Cheers and whoops of joy broke out on February 6 as NASA astronaut Christina Koch emerged from Russia’s Soyuz spacecraft!
This day will go down in history as it marks the end of Christina Koch’s record-breaking 328 days in space - the longest single spaceflight by a woman.
Accompanied by Russian and Italian astronauts, Koch landed in Zhezkazgan, Kazakhstan. During her time in space, she completed six spacewalks - including the first female spacewalk with NASA astronaut Jessica Meir!
Additionally, Koch served as an integral part of countless scientific experiments conducted in space. After her long spaceflight, she admitted she missed the comforts of Earth but expressed her love for the journey in outer space. Let’s learn more about her mission!
Koch participated in over 200 scientific studies during her spaceflight!
The Vertebral Strength investigation centered around the deterioration (decay or reduction in capability) of bones and muscles that support the spinal column due to space travel. Scientists studied the effects of medicine and exercise done by astronauts like Koch in space, to determine if this could prevent unwanted spinal damage.
Koch also assisted the Kidney Cells investigation - the goal of which was to study the risk of osteoporosis (a condition in which bones become fragile) and kidney stones due to factors like diet and microgravity in space. Koch also assisted in cancer research, as she crystallized a membrane protein that influences cancer and tumor growth.
Additionally, Koch participated in some unconventional studies that answered questions like: What causes fires on spacecraft and how can we prevent them? How do atoms behave at extremely cold temperatures? How do plants grow in space?

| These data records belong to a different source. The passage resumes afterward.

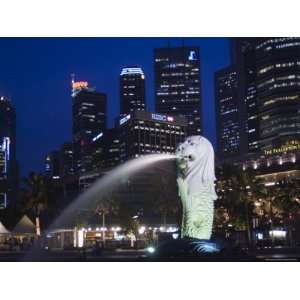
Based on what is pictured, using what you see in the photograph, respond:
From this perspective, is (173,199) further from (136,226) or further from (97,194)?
(97,194)

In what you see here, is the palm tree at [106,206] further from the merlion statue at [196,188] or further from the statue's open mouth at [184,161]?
the statue's open mouth at [184,161]

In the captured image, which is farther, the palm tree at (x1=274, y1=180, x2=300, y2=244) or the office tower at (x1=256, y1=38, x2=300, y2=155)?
the office tower at (x1=256, y1=38, x2=300, y2=155)

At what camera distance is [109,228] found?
89.8 metres

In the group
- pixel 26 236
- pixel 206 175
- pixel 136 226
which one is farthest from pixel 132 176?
pixel 206 175

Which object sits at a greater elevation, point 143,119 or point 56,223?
point 143,119

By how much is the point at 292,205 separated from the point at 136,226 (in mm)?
21413

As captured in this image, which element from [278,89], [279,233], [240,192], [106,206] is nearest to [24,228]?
[106,206]

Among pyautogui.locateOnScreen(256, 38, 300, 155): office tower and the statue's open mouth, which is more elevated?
pyautogui.locateOnScreen(256, 38, 300, 155): office tower

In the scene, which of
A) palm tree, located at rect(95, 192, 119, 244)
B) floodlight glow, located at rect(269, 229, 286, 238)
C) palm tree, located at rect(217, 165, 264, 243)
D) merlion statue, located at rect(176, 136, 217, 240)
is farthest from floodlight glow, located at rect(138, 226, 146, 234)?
merlion statue, located at rect(176, 136, 217, 240)

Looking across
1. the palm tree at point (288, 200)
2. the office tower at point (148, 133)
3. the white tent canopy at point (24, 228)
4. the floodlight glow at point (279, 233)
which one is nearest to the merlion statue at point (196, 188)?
the white tent canopy at point (24, 228)

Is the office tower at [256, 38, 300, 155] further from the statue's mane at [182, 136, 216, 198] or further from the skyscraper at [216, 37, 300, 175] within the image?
the statue's mane at [182, 136, 216, 198]

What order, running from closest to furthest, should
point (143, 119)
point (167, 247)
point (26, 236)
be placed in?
point (167, 247) → point (26, 236) → point (143, 119)

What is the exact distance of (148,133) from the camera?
150m

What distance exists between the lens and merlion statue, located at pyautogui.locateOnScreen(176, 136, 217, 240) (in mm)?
31031
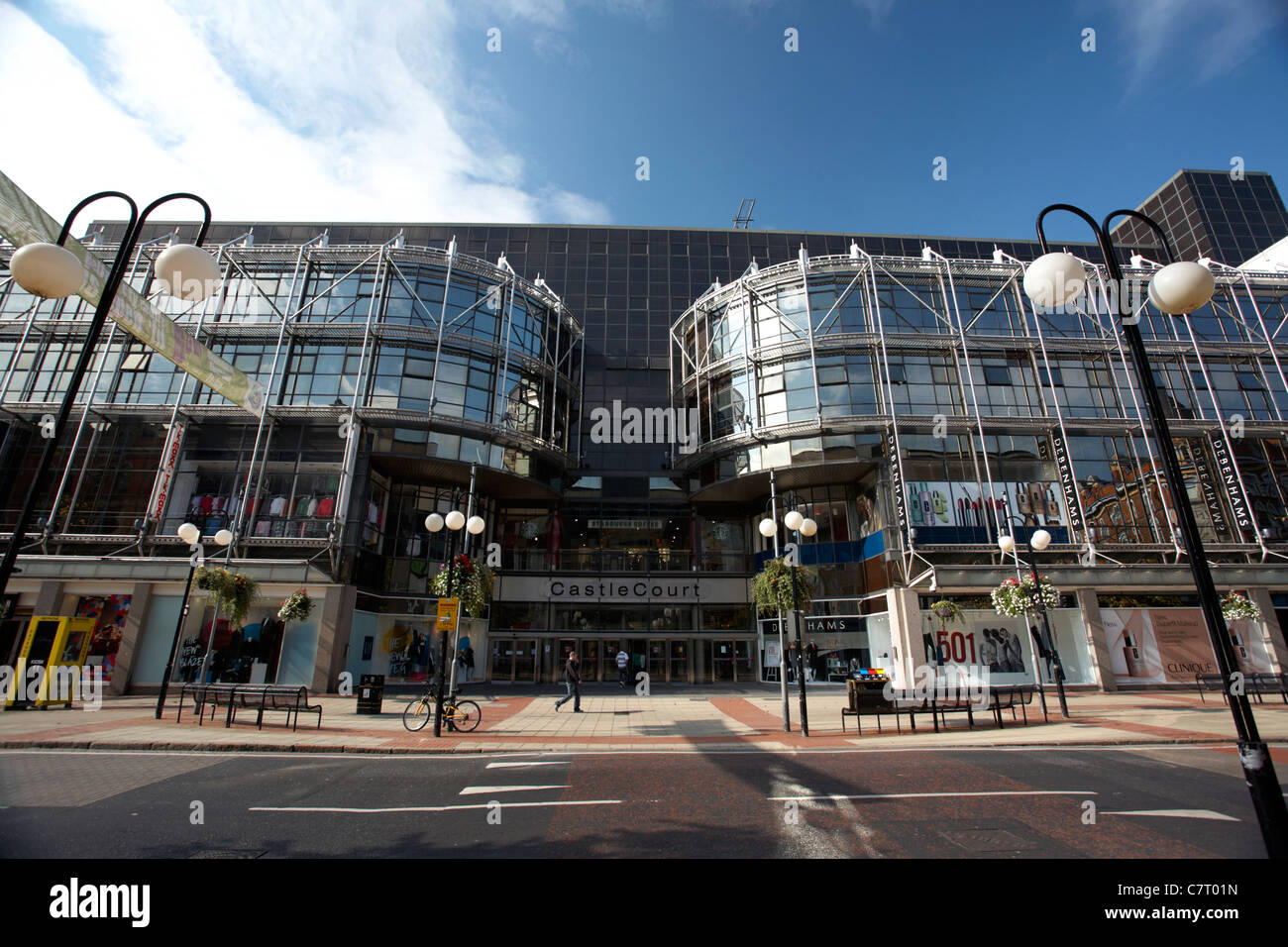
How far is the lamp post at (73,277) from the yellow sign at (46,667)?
1574 cm

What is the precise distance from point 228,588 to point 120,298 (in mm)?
8918

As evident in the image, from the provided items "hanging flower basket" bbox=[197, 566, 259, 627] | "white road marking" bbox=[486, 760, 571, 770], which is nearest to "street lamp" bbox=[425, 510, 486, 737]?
"white road marking" bbox=[486, 760, 571, 770]

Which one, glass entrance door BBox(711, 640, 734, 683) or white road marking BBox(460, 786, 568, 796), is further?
glass entrance door BBox(711, 640, 734, 683)

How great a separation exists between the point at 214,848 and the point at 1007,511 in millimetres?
26863

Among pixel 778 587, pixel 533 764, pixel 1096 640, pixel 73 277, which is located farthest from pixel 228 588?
pixel 1096 640

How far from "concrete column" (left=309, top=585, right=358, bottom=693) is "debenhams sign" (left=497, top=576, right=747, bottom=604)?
843 cm

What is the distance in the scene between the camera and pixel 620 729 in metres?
14.0

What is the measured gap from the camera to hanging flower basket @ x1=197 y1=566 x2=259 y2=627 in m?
16.1

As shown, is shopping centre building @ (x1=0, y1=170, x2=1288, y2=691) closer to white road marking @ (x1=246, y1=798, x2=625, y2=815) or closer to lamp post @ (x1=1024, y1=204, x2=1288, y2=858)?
white road marking @ (x1=246, y1=798, x2=625, y2=815)

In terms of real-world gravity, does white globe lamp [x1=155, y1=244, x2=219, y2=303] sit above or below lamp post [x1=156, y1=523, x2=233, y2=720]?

In fact, Koch and her crewmates tasted some fresh space station-grown Mizuna mustard greens to pave the way for more fresh foods in space!
How Long Can You Stay in Space?
It is undeniable that there is a limit to the time that humans can survive in space, but what happens when you stay in space for too long?
One of the first signs that time in space is taking a toll on the body is muscle atrophy, which is the weakening of muscles. Because there is no gravity weighing down on our bodies, muscles like the heart, neck muscles, and calves start to shrink. These muscles do not have to work against gravity as they do on Earth.
Similarly, since bones are under significantly less pressure in space and maintain fewer loads (because we weigh less in space), they start to degenerate. Bone tissue no longer rebuilds itself, and this can lead to dangerous medical conditions like kidney stones. This occurs when deposits of salt and minerals build up inside the kidney, causing painful cramps and aches.
Over a long period of time in space, astronauts face the risk of overexposure to cosmic radiation, destructive effects of microgravity, and even the breakdown of their immune system.
Despite the risks, Christina Koch bravely faced the unknown to help pave the way to a new era of space exploration. And while doing so, she made significant strides in space exploration for women!